Behind the scenes in choosing Take’s first cover, featuring artist Eben Kling’s journey to capture “New England’s new culture”
From the beginning, publisher Michael Kusek knew he wanted New England artists to create original art for the covers of Take. The question was who to get for the premiere issue. One answer —the September issue features three different covers — was Connecticut artist Eben Kling.
Happily, Kling quickly said yes to this project despite the obvious limitations: The magazine didn’t actually exist yet except in Kusek’s mind. “The prompt I was given was New England’s new culture (Take’s tagline),” he says. “The scope of that was so big that I really struggled with it. It was hard to hone in on any one pointed thing.”
Kling says he relied on his experience as an illustrator to come up with several sketches for review. “I worked with imagery that seemed thematically appropriate—autumnal, it being the September issue and all that.
“It was hinging on an aesthetic,” he adds. “I wanted to make something that looked beautiful, which is not typically a priority for me. I wanted it to be conventionally eye-catching, conventionally attractive and still have a tinge of something, still have it relate to my previous work, which is a little unhinged and a little odd.”

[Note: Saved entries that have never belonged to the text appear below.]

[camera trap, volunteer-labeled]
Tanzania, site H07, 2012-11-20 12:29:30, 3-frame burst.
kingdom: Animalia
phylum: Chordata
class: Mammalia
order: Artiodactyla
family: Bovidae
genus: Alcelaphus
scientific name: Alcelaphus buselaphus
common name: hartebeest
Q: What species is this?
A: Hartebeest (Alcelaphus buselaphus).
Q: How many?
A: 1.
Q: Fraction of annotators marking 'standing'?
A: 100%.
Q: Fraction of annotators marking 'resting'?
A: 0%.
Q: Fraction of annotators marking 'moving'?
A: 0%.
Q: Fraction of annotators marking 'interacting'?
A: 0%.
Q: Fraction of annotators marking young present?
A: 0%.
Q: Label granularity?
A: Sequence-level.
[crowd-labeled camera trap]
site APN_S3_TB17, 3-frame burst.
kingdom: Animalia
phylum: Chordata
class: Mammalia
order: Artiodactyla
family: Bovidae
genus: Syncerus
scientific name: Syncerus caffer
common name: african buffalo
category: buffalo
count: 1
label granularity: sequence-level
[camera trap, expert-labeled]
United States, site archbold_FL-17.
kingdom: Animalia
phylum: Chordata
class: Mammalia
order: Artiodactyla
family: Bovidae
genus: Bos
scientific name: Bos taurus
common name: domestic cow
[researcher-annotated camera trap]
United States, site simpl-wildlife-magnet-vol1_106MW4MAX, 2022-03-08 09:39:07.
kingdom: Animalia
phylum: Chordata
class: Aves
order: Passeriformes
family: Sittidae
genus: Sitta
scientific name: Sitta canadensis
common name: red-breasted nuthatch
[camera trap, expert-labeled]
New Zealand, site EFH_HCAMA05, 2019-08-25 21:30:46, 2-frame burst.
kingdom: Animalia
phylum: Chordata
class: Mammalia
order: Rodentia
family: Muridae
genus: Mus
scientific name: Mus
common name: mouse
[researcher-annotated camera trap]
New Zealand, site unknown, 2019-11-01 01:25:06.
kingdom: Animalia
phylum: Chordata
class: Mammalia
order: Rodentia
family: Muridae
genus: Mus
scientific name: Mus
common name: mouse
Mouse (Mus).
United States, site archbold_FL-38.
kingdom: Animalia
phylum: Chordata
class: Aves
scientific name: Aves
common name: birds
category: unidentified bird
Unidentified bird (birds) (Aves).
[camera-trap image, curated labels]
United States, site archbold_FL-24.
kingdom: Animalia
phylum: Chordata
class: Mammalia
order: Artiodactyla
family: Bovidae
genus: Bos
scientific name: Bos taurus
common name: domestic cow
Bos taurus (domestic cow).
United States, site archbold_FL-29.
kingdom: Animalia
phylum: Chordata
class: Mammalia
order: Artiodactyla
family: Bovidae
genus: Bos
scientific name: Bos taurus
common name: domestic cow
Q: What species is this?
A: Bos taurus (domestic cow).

Kling says he was self-conscious about what he would provide. “It was hard for me to work with the prompt,” he says, noting he didn’t know what the other cover artists were doing. “I was not sure what part of the survey I was providing.”
The good news is Kling provided exactly what Kusek was looking for. “Eben creates richly complex work that, whether small-scale or large, grabs the viewer and draws them in,” he says. “Having a cover that jumped out from the newsstand was vital for our very first issue, and we all knew he would be the one to create that for us.”